The first, rather unnerving question asked was, "Is adaptation even different from new writing?" This was frankly not the question I was expecting because in my own head the two things are obviously different. Rather weakly I replied, "Surely they must be because otherwise we would never have come up with two words to describe the same thing. Right?" It quickly became apparent that my own certainty in asking the question had prompted a whole queue of people coming up to interrogate the very basis of the question. After taking a moment to overcome my goatish stubbornness (read: I'm a Capricorn) I quickly realised this was a better outcome than I could ever have expected!

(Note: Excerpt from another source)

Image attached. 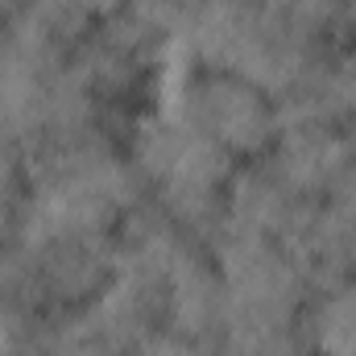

Through the crucible of discussion and frank interaction the word adaptation slowly came to be disentangled from 'a new production of...'. The latter described what was initially the enemy of quality theatre-making: a re-staging of a text written by an old, dead, middle-class white man by a group of living people. Adaptation became stunning productions like Teenage Dick or Chekhov's First Play: daring reinventions of canonical work. We felt that one of the most effective tools available to an adaptor is defamiliarisation, applying a shock to audience expectation in order to illuminate a new, relevant idea. But, regardless of the level of familiarity whenever you programme a production of a show from the Western canon you are making an active choice not to stage a play by a young, queer, black woman (for example). The question of familiarity then caught us: audiences are more likely to come and see a play they are familiar with as it feels less financially risky than a play that have never heard of. This in turn means that adaptation can be a safer bet for producers and Artistic Directors. However, ever the tricksters, we realised a well done adaptation like 'Death of a Salesman' can bring audiences in to see, what is in fact a far more radical piece of theatre than they were expecting. This production in particular was ostensibly an example of the dreaded "a production of..." - it was a very faithful re-staging of a play by an old, dead, white man. However, changing the race of the cast and the modern dramaturgy created a piece all agreed had both relevance and importance to modern theatre. So, even the least of the three categories could have relevance.

Relevance became a reoccurring topic for the rest of the discussion: we wondered who 'relevant' is relevant to? Is relevance a temporal or societal metric? Must something be new to be relevant? What about artistic relevance? Newness led the discussion to the cliche questions of 'why this? why now?' - is this how we measure relevance? Old stories die if not told in new ways, but should old stories be left to die? Should new stories take their place? But, are there any new stories?

Finally, we opened the boxes of translation as adaptation, and also questions of adaptation across mediums like film to theatre, and interactive and immersive experiences which, it quickly became clear, were questions too large for this single session.

The short answer, to the question of relevance, is yes. Regardless of how you define the metric, adaptation can be as relevant as a piece of new writing as long as it is a qualitatively good piece of theatre being innovative either in form or in content and its familiarity might be a real aid in the exposure of traditional theatre audiences to radical, new ideas.